1. Issue Overview

In a Django environment, using transaction.on_commit() to call Celery tasks leads to an issue where
data in ManyToMany fields appears empty within the Celery task.


2. Phenomenon

  • After completing post.categories.add(...) and post.tags.add(...)
  • Calling translate_post.delay() via the transaction.on_commit() callback
  • When querying post.categories.all() and post.tags.all() inside the Celery task, it returns a blank list ([])

3. Environment Configuration

  • WRITE: PostgreSQL master on GCP VM
  • READ: PostgreSQL replica (streaming replication) on Raspberry Pi
  • Configured to send read requests to the replica via Django DB router
  • Post model utilizing ManyToMany relationship fields

4. Log Analysis

✅ Summary of Events (based on example time)

  1. 13:13:56.728 — Post created
  2. 13:14:00.922 — Last TaggedItem (ManyToMany) query
  3. 13:14:01.688on_commit() execution → Celery call
  4. 13:14:01.772 — Query results in translate_post():
    • categories: []
    • tags: []

Thus, the order is correct, but the content is not reflected


5. Cause Analysis

✅ Delay in PostgreSQL Replica

  • The default replication of PostgreSQL operates asynchronously (async)
  • Changes in the Master DB are reflected in the Replica with a delay of ms to hundreds of ms
  • The records of the ManyToMany intermediate table connected via add() had not been reflected in the replica yet

✅ How Django's on_commit() Works

  • on_commit() is executed immediately after the Django transaction is committed
  • However, Celery operates in a separate process, using the replica DB for reading
  • As a result, the replica is still in the pre-update state at the time of the on_commit

6. Verification Points

  • Post creation logs exist
  • The add() query logs also executed correctly
  • The actual query order and task invocation sequence is correct
  • The issue stems from the fact that the DB at the time of querying was the replica

7. Solutions

1. Force reading from Master DB in Celery tasks

# ORM method
post = Post.objects.using('default').get(id=post_id)
tags = post.tags.using('default').all()
categories = post.categories.using('default').all()

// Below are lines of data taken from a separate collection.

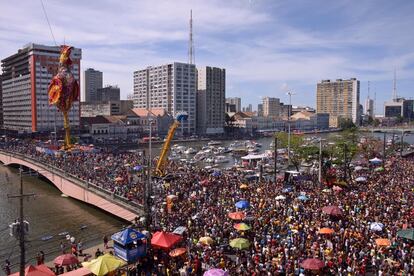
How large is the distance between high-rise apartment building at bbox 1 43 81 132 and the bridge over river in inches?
1965

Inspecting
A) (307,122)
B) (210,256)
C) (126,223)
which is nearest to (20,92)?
(126,223)

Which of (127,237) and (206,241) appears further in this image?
(206,241)

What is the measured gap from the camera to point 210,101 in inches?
5704

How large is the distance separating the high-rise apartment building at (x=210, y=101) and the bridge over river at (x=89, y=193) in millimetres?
92403

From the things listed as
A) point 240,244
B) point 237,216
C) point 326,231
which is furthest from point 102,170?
point 326,231

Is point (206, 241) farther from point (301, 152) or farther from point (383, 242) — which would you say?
point (301, 152)

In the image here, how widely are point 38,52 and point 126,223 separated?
8346 centimetres

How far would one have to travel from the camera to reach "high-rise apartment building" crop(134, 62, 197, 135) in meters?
136

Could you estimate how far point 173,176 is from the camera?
42.3 metres

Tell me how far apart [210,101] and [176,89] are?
15414mm

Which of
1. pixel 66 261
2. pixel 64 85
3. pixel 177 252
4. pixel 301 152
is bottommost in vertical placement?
pixel 66 261

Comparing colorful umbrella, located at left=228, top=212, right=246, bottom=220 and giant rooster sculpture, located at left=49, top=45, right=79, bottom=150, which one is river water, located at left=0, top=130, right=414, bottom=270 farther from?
giant rooster sculpture, located at left=49, top=45, right=79, bottom=150

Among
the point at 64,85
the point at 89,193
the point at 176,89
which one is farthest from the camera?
the point at 176,89

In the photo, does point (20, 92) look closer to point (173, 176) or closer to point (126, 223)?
point (173, 176)
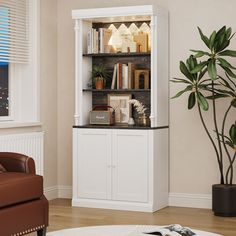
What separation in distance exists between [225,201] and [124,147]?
3.85 feet

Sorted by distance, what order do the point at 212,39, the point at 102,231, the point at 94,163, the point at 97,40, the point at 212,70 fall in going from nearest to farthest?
the point at 102,231, the point at 212,70, the point at 212,39, the point at 94,163, the point at 97,40

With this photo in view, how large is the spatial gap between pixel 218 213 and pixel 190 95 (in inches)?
47.8

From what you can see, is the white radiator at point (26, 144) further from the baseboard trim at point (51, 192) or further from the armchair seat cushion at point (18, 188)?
the armchair seat cushion at point (18, 188)

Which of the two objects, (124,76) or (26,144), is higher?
(124,76)

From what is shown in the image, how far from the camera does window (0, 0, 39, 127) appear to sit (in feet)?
21.4

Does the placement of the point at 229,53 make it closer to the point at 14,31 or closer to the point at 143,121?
the point at 143,121

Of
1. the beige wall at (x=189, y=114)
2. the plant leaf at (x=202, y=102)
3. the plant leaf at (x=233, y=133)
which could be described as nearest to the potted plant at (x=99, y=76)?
the beige wall at (x=189, y=114)

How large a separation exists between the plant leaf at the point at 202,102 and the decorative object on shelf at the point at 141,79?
2.41 ft

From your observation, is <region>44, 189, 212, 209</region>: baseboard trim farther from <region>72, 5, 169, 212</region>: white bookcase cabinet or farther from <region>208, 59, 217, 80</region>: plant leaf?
<region>208, 59, 217, 80</region>: plant leaf

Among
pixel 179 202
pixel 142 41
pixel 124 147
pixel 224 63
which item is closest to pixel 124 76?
pixel 142 41

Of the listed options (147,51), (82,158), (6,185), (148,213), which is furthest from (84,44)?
(6,185)

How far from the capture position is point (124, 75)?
6594 millimetres

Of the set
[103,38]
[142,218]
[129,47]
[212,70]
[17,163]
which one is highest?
[103,38]

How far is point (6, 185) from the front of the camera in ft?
14.9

2. Configure a Celery-specific DB Router

In settings.py, you can set it to always use the master for Celery tasks


3. In cases where the replica must be up-to-date:

  • Need to set PostgreSQL's synchronous_commit = on (may degrade performance)

8. Conclusion

This issue is not a problem with Django, but a result of the delay in asynchronous replication environments colliding with the ORM's read precedence policy.
The key to the solution is to ensure that Celery tasks use the master DB.


9. Jesse's Comment

"While on_commit() definitely executed at the correct timing, the fact that the read DB was the replica was at the core of the issue.
Django and Celery are not at fault. Ultimately, it's the developer's responsibility to understand and manage system architecture."